A R T Í C U L O S_

 

Giordano Bruno
El Caballero del Infinito

Excelente producción del cine italiano, en el que se intenta mostrar los últimos 8 años de la vida de Giordano Bruno, cuando después de muchos años de viajes por Europa, escribiendo, discutiendo con los doctores de la distintas universidades, siendo perseguido y teniendo que escapar, y siempre con la idea de retornar a Italia, su tierra natal, Bruno tenía la certeza de que si llegaba al Papa podría exponer sus ideas revolucionarias. Movido por esa ilusión retorna Bruno, tras la invitación de Giovanni Mocenigo a Venecia. Sin embargo el destino para él era otro.
Muy bien lograda en esta producción la ambientación. Venecia del siglo XVI, donde una sociedad corroída por la ignorancia y la ambición de poder, las notorias discrepancias de la autoridad eclesiástica veneciana con la de Roma, quedan claros en la forma en que se llevan adelante los procesos contra los considerados “herejes”. La total pérdida de valores y la que se resalta en la parte inicial de la cinta, la corrupción y exagerada exacerbación de la concupiscencia, a través de la prostitución y la liviandad del manejo de este tema en las cortes.
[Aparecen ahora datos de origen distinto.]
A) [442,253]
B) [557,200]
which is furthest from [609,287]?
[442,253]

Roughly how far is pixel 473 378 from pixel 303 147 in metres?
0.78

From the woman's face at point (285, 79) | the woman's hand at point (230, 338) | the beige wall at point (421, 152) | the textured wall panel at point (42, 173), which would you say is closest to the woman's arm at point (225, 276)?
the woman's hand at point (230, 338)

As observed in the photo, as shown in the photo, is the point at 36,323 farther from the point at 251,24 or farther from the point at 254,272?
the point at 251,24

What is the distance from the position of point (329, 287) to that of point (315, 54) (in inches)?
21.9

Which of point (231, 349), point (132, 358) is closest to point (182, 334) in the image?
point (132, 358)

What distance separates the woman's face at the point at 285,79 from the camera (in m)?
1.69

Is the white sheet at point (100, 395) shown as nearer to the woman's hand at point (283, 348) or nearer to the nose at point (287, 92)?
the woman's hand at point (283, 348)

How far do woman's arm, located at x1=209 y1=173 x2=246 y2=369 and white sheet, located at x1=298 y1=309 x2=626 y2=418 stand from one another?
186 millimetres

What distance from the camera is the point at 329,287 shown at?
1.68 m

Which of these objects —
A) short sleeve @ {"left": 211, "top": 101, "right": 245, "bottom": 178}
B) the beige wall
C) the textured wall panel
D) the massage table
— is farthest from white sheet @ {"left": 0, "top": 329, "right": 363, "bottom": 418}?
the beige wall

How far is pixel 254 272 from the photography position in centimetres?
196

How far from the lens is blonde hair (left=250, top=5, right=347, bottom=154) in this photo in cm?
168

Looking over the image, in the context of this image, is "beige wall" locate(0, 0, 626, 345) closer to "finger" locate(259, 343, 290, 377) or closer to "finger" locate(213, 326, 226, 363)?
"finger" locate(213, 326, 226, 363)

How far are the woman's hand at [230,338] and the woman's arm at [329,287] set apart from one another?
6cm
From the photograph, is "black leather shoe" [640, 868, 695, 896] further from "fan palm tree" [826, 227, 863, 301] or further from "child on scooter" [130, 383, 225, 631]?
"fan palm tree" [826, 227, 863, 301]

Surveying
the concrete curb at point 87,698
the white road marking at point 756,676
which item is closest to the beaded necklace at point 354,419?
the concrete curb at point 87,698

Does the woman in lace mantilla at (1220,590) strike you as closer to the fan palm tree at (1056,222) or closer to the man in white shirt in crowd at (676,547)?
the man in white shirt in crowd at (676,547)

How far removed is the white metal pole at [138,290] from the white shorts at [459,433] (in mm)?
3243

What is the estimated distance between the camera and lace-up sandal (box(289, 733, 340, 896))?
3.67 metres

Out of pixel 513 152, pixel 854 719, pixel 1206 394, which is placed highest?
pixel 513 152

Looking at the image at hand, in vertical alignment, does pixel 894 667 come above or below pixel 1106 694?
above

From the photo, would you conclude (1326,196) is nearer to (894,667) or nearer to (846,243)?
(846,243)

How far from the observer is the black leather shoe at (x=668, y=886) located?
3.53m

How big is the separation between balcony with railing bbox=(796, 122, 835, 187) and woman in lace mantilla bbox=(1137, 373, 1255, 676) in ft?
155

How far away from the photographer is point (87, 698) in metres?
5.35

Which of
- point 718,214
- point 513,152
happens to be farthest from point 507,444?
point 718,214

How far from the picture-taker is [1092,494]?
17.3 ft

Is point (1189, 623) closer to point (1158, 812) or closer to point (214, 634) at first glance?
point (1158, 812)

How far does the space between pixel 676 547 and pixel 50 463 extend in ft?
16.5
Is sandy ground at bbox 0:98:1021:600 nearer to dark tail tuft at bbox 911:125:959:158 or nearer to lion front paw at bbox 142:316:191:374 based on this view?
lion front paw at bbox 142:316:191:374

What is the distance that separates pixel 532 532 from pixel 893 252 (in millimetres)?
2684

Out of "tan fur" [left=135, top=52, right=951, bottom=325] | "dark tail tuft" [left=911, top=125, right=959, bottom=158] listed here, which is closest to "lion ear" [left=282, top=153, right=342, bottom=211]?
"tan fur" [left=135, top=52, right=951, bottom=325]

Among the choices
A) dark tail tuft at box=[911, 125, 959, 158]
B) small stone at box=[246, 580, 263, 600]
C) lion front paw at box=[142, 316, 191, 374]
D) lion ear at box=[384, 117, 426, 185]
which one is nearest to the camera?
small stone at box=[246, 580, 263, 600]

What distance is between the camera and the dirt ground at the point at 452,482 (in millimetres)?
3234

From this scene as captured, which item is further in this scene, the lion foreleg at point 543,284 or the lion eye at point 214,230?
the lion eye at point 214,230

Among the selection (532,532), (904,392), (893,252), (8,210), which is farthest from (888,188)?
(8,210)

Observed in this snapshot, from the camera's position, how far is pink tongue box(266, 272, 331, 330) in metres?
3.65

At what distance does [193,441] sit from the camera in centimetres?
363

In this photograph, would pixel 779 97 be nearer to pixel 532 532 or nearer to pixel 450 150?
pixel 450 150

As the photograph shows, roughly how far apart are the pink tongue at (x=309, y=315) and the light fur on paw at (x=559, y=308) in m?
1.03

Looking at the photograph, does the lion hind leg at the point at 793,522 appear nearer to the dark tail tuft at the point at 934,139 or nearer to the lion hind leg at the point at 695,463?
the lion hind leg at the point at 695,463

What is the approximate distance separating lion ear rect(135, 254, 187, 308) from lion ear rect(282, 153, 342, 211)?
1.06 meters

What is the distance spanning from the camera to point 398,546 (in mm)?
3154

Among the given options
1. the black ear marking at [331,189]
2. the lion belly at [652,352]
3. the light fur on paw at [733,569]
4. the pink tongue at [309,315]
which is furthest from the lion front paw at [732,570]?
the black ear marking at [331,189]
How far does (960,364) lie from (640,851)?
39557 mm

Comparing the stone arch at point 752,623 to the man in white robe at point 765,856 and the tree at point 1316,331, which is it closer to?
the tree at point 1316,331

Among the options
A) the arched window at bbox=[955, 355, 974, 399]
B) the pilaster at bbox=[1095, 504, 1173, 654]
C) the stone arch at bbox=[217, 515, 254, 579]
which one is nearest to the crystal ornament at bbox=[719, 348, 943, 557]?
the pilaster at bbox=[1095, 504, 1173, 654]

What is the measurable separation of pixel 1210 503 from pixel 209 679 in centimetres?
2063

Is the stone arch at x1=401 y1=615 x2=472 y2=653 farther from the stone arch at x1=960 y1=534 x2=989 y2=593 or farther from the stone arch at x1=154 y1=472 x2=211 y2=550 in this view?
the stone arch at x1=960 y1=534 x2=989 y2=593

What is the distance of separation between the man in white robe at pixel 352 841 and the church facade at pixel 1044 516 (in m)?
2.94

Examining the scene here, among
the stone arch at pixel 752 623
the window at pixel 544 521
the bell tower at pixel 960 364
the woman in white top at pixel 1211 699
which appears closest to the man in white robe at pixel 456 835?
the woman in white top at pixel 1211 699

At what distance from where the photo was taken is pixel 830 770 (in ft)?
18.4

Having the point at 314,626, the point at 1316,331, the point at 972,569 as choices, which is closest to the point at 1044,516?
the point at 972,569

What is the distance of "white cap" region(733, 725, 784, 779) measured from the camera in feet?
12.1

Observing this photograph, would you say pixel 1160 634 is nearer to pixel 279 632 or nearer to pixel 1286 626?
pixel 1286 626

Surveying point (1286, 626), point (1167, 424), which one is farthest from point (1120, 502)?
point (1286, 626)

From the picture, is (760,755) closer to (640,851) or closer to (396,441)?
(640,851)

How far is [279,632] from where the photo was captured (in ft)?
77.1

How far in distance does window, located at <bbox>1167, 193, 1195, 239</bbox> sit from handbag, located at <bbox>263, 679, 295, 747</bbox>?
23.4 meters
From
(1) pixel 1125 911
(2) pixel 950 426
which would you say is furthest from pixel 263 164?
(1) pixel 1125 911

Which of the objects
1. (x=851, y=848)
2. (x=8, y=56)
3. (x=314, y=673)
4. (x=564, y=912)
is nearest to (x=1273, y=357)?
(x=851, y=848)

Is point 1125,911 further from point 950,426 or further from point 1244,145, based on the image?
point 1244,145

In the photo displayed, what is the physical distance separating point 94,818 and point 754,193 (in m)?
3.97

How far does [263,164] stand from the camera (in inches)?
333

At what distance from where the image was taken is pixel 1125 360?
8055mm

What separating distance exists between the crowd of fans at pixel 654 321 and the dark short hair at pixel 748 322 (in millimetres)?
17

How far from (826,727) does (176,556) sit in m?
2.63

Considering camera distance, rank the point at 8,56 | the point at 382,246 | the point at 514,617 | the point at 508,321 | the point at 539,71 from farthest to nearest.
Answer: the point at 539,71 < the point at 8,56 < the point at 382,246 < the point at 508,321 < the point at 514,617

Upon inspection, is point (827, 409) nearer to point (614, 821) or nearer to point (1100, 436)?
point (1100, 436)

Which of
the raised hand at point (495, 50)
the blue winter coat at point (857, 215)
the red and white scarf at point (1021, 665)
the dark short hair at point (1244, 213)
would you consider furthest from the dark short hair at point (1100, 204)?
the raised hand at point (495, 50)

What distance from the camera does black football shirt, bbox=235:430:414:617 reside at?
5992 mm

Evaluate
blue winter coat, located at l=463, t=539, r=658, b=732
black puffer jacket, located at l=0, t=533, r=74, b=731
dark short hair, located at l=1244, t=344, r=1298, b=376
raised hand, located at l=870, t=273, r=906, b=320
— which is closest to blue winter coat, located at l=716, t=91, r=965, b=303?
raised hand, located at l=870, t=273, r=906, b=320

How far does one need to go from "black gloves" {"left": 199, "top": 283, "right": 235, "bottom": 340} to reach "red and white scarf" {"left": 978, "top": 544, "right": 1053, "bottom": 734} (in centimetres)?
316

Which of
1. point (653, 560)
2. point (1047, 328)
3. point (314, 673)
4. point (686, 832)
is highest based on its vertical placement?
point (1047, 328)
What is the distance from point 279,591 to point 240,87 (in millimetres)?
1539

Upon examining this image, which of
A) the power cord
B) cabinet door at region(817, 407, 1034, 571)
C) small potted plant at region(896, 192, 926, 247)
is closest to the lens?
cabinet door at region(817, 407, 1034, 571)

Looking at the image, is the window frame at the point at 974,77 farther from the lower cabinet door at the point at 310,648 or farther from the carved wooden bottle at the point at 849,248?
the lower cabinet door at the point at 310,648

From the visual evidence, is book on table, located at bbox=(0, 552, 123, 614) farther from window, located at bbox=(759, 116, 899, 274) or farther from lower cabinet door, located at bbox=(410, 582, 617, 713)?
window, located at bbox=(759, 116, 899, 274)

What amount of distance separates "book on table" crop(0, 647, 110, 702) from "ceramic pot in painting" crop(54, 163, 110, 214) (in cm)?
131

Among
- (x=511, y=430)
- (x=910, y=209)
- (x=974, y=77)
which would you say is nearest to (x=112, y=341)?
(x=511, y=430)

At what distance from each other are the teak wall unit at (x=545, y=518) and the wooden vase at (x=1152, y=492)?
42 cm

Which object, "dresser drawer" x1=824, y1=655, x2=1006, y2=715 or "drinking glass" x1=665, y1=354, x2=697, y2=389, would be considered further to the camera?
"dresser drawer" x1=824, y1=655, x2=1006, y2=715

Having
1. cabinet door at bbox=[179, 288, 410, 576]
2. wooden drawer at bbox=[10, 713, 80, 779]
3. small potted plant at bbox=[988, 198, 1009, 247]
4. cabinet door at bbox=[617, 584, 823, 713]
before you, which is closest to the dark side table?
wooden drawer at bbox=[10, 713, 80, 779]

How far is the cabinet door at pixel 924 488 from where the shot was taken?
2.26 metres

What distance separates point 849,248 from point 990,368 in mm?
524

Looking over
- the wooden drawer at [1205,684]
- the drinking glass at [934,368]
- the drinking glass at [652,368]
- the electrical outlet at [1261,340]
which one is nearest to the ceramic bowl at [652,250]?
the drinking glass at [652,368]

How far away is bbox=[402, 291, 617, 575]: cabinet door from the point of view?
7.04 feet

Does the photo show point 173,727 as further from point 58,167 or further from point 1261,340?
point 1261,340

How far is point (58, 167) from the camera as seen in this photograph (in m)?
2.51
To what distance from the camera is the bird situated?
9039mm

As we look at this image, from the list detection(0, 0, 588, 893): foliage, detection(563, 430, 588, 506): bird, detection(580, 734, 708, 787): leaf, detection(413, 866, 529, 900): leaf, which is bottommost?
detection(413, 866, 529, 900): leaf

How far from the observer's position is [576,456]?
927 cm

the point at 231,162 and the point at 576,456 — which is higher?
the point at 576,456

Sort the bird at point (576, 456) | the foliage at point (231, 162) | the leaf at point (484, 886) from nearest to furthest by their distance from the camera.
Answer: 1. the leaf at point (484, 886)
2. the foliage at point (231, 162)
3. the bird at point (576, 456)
Es de esperar, en un ambiente de esta naturaleza, que el pensamiento de un filósofo de la talla de Bruno, sea no sólo acusador sino revelador de la más profunda ignorancia en la que se manejaba los temas cruciales que preocupan al hombre, al filósofo y  de los que derivarían una correcta construcción de la sociedad, justa, unitaria, ecléctica, sin fanatismos de ninguna especie.
Nos llama la atención sin embargo, que al típico estilo Hollywood se busque un artificio de atracción a través de ciertas escenas algo eróticas, intentando, bajo el mismo esquema americano, poner la figura de Bruno, como si estuviera más bien apegado a la satisfacción de los apetitos carnales y menos preocupado de lo filosófico, aún más relevante todavía este hecho, dado que los arranques pasionales los realiza portando la sotana dominicana. Quizás aquí quiso mostrar el director, la simpatía que a pesar de todo mostraba Bruno con la Religión oficial. Sin embargo, a pesar de la sorpresa, es normal que en estos tiempos de valores perdidos y poco claros, siempre se busque en los personajes históricos, no sus virtudes, no el legajo que dejaron a la humanidad, no sus enseñanzas, sino se busque dónde se equivocó, o cuales son sus inclinaciones sexuales o cualquier otra bajeza del estilo.
Para los cinevidentes posiblemente no queden claras las características, personalidad y sabiduría de Bruno en esta cinta., en especial si no se conocen sus obras. Allí parece que el director obvió, excepto por algunos discursos, mostrar con claridad el pensamiento bruniano aunque sea basados en los aspectos más relevantes, sin llegar a abarcarlo todo. Se hizo, más bien, mucho énfasis en el proceso y la intransigencia de los inquisidores, simplemente, como quizás habrá sido, tomar frases sueltas, que alejadas de su contexto, no dicen nada coherente excepto los argumentos que necesitó la Inquisición para la sentencia.
Si bien, no puedo darme el lujo de hacer una crítica desde el punto de vista técnico, pero creo que el film es un poco lento, quizás por la mala influencia que tenemos del dinamismo de Hollywood, o quizás por el poco conocimiento de cine. Cabe resaltar sin embargo que en el aspecto de vestuario, música, el personaje mismo que hace el papel de Bruno, como los ambientes de las cortes y las cámaras de tortura son clarificadoras y bastante buenas.
Valga esta película como aporte para poder resaltar y lograr una verdadera reivindicación de la figura de uno de los más grandes mártires del pensamiento renacentista, símbolo de la libertad de pensamiento y la libertad de conciencia. Estamos felices, que en nuestra querida ciudad, hayamos logrado tener un monumento de tan ilustre filósofo.
Esperamos que con esto, hayamos podido otorgar y clarificar algo del pensamiento de la tradición filosófica que finalmente es ello lo que mueve la historia.